At the minimum, you will need to complete all the requirements of a postsecondary certificate program for court reporters in order to become a court reporter. These programs are offered at technical institutes and community colleges. In addition, once you are hired as a court reporter, you will be provided with a few weeks of on-the-job training. If you are working in legal settings then it is likely that your state would require you to be licensed or certified by a professional association.

How Long Does It Take to Become a Court Reporter
How Long Does It Take to Become a Court Reporter

Education (Certificate)

You will need a high school diploma or its equivalent to enroll in this program. The main emphasis of this program is to help students in the usage of stenotype machines, legal and medical vocabulary and the shorthand writing method. Students will further practice listening and recording information quickly and accurately. At the end of the program, students must typically pass a shorthand typing test. There may also be minimum GPA requirements.

Courses usually offered in this program are:

  • Court reporting fundamentals
  • Techniques for real-time reporting
  • Clinical reporting
  • Legal and medical terminology
  • Machine shorthand
  • Reporting technology

Once you obtain this certificate, you may be eligible to take the licensing exams and typing-speed tests. These exams and tests are required by most employers and states.

All in all, this certificate program may take a year, 18 months, 2 years or even longer to complete. They may also be offered online.

Education (Associate’s Degree)

You can also become a court reporter by completing an undergraduate degree in the field. You would want to pursue this option for the sake of better employment prospects, salary and promotions. A degree program in this field is also more extensive than the certificate and therefore graduates enter the field of court reporting with a broad understanding of the profession.

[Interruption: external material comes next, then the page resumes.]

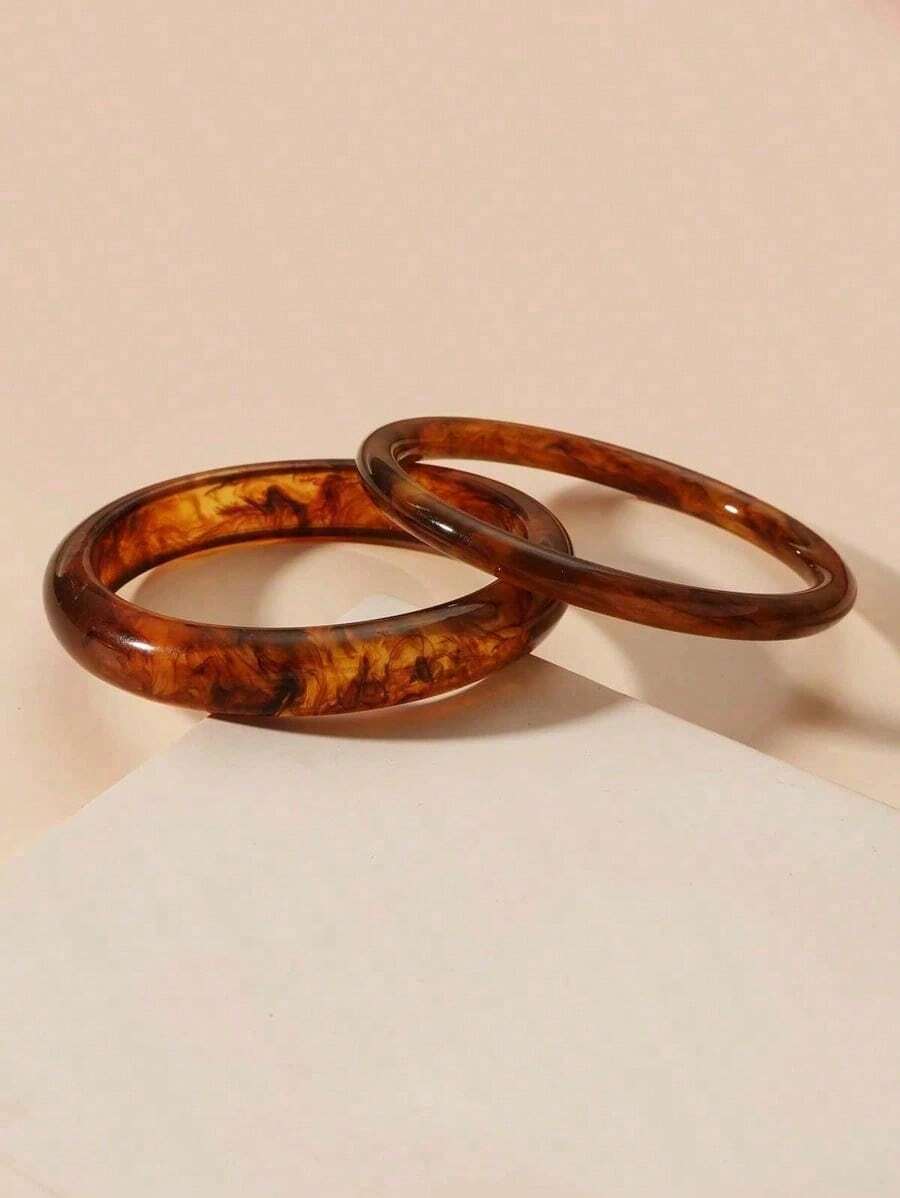 2pcs/Set Tortoiseshell Bangle - màu nâu - Xem 1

This degree typically lasts for 2-3 years. Courses offered consist of both general courses and major/degree specific courses. Some of the general courses offered may include:

  • College Algebra
  • English Composition I
  • General Biology
  • General Biology Lab
  • American Government

Courses related to court reporting may include:

  • Machine Shorthand Theory I
  • Keyboarding I
  • Keyboarding II
  • Proofreading
  • English for Court Reporters
  • Legal Terminology
  • Medical Terminology

The ultimate objective of this degree is to help graduates pass the required standard state examinations. This degree program may be offered during the day, in the evening and online.

Training

Once you are hired as a court reporter, your on-the-job training will begin. This may last a few weeks. This training would typically involve using specific types of equipment and technical terminology that may be used during complex legal proceedings.

Licenses, Certifications, and Registrations

Licensing requirements vary from state to state and as mentioned earlier, many states require court reporters working in legal settings to be licensed or certified.

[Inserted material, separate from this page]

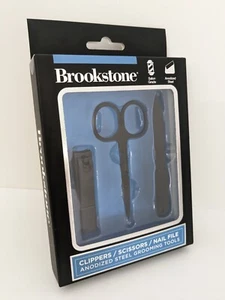 Brookstone Anodized Steel Grooming Tools Nail Clippers Nail Scissors Nail File - Picture 1 of 2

If you are looking for information on court reporters certification then you should visit the official website of the National Court Reporters Association (NCRA). If you require information on digital and voice reporters’ certification then visit the American Association of Electronic Reporters and Transcribers (AAERT) website. Voice reporters however have the option of obtaining certification from the National Verbatim Reporters Association (NVRA) as well.

Remember:

In order to renew their certifications, reporters must obtain a certain amount of continuing education credits.

Life of a Court Reporter

A vast majority of the court reporters work for state governments, business support services and local governments. Only a small minority works as self-employed. Those working in a court setting usually work full-time. While there may not be many job opportunities available for self-employed court reporters, one of the biggest benefits of working as one is making your own work schedule.

Summary

You need some post-high school level education, training and possibly a license or certificate to work as a court reporter. The time it will take you to become one will depend upon your chosen educational path and how soon you get hired as a court reporter.